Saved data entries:
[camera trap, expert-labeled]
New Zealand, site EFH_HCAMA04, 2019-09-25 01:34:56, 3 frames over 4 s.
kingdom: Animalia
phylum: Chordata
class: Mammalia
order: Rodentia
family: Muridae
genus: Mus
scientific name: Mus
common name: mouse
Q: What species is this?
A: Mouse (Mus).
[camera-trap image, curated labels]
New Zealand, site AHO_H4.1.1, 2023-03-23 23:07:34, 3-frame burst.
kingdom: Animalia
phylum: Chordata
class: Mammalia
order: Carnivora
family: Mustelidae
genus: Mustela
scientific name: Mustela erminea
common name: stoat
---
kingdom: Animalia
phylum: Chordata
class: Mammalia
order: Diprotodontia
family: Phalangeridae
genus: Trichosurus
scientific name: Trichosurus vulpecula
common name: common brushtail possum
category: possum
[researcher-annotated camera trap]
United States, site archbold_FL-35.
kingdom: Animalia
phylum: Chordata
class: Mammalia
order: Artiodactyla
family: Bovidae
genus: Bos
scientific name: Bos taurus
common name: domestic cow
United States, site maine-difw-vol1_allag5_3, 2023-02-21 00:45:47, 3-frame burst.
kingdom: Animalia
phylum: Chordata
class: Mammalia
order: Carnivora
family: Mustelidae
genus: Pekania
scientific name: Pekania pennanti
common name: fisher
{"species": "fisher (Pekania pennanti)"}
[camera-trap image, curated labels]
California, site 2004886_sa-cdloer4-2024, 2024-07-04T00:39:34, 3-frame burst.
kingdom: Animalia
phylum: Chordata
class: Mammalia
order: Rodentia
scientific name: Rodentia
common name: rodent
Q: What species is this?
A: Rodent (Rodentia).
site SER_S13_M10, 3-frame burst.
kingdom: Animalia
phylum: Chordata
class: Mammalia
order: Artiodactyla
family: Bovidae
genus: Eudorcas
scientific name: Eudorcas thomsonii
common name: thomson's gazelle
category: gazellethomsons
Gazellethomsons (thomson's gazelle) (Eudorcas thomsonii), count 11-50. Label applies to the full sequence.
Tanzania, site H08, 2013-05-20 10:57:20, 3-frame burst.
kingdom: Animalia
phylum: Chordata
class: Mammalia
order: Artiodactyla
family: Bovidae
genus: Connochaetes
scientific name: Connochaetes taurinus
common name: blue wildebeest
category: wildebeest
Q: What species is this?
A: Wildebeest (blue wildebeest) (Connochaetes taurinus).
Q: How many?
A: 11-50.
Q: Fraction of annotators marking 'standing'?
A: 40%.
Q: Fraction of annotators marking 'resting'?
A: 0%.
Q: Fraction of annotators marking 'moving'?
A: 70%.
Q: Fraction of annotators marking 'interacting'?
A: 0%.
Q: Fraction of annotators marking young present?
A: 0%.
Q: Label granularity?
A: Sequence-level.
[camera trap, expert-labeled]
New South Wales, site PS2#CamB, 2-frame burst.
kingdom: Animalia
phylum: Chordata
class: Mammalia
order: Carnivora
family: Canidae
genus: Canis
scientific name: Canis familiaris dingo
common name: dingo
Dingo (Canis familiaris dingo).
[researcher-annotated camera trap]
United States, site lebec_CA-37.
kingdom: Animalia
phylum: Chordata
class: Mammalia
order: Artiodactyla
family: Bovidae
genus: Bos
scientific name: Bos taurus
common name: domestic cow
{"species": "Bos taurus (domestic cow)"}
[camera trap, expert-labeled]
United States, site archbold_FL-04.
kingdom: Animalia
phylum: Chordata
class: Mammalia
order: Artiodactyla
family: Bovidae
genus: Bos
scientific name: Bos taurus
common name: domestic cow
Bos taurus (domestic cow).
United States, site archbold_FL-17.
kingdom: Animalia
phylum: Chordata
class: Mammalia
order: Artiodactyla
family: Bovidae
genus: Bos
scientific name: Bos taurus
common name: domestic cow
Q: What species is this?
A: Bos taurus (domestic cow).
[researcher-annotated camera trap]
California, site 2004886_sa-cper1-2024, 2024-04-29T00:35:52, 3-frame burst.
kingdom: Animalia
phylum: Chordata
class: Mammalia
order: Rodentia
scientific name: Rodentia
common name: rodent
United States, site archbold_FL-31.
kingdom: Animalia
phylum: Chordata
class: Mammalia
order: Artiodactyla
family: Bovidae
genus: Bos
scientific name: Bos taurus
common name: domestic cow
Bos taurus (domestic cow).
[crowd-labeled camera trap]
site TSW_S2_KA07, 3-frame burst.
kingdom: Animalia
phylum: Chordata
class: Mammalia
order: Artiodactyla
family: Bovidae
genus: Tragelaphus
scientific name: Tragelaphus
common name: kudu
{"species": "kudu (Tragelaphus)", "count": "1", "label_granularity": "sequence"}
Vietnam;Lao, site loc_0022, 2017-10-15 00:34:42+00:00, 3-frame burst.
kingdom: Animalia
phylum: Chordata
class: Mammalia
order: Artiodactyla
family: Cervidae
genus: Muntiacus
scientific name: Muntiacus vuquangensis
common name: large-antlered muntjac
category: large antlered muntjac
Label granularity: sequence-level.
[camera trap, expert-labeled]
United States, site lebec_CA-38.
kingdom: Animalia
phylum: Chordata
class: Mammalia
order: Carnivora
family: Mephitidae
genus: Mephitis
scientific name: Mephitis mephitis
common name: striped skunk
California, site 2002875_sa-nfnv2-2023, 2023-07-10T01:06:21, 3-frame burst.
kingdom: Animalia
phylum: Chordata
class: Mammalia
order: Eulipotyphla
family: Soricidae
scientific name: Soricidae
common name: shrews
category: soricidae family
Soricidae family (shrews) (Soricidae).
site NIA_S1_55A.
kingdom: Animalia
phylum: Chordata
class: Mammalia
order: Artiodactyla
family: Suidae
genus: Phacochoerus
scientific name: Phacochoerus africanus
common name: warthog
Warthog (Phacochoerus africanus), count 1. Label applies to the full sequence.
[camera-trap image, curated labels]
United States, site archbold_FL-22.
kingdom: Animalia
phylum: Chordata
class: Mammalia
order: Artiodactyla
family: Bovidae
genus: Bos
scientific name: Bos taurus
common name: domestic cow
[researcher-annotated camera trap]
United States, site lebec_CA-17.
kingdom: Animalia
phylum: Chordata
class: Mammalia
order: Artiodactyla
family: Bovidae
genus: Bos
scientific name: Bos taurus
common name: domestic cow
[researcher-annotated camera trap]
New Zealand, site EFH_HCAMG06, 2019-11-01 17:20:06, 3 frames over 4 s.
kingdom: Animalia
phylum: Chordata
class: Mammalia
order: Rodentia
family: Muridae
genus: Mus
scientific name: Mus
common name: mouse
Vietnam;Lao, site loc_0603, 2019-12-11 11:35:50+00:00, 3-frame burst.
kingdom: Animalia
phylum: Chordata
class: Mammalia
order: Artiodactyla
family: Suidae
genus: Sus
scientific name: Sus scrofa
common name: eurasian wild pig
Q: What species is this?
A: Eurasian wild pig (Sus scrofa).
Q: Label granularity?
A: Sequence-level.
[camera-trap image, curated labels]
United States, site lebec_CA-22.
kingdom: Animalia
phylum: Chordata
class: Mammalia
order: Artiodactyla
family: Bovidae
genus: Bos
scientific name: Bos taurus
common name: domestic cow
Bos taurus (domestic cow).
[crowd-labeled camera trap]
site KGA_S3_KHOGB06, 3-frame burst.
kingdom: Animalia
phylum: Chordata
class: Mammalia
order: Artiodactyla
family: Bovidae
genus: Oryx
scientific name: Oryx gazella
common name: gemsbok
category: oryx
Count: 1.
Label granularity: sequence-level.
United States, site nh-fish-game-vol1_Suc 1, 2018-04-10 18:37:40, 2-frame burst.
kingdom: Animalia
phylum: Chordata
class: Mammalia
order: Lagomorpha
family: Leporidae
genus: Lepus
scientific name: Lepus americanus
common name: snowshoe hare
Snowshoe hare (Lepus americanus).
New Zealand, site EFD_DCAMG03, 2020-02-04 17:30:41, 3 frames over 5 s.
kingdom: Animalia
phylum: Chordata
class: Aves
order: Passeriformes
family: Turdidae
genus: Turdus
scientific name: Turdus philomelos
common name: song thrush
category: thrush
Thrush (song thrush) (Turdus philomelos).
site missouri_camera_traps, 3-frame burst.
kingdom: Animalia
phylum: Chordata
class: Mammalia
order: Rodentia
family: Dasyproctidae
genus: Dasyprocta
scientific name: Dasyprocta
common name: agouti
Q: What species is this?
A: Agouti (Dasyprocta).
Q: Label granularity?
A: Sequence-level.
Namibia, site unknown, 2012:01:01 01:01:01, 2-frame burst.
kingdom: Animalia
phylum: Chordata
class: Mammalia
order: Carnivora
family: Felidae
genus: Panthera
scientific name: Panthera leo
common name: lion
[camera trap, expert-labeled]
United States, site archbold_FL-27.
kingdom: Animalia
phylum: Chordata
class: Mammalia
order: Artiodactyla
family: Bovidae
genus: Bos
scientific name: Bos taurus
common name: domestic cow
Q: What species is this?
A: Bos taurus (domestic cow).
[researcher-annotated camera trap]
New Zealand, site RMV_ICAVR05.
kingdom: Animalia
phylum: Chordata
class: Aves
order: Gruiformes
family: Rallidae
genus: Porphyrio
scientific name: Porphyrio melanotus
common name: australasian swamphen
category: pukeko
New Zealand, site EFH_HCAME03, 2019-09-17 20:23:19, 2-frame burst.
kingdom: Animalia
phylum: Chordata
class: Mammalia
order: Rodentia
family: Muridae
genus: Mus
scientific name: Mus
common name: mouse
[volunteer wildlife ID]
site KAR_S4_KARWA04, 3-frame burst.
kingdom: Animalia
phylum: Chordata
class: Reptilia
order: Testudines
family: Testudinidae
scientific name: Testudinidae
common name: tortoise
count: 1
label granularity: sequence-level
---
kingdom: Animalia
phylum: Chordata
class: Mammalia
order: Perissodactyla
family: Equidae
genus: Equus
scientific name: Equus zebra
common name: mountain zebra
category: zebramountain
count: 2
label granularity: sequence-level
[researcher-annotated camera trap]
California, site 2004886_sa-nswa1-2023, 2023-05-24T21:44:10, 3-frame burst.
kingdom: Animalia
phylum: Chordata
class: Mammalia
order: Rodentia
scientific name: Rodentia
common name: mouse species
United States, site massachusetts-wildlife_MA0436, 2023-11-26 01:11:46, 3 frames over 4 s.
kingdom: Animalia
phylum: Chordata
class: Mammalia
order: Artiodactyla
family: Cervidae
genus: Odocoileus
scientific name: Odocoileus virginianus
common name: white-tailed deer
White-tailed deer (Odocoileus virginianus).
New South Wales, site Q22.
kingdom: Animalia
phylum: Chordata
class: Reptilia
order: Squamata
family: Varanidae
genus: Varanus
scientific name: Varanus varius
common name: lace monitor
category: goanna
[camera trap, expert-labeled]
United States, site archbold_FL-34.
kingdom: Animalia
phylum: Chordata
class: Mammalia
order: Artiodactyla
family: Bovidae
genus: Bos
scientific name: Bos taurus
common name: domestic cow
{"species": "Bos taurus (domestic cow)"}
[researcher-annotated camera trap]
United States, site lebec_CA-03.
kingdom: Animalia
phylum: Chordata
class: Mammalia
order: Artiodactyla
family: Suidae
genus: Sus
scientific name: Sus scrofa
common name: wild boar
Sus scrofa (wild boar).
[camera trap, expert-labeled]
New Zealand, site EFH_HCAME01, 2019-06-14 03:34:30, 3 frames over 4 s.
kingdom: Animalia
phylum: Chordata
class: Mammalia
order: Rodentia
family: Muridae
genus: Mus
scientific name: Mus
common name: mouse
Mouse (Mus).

◆ Assigned task ◆
Give the lines again, exactly as they stand, from the beginning of the data through the line with "genus: Mustela".

◆ Output below ◆
[camera trap, expert-labeled]
New Zealand, site EFH_HCAMA04, 2019-09-25 01:34:56, 3 frames over 4 s.
kingdom: Animalia
phylum: Chordata
class: Mammalia
order: Rodentia
family: Muridae
genus: Mus
scientific name: Mus
common name: mouse
Q: What species is this?
A: Mouse (Mus).
[camera-trap image, curated labels]
New Zealand, site AHO_H4.1.1, 2023-03-23 23:07:34, 3-frame burst.
kingdom: Animalia
phylum: Chordata
class: Mammalia
order: Carnivora
family: Mustelidae
genus: Mustela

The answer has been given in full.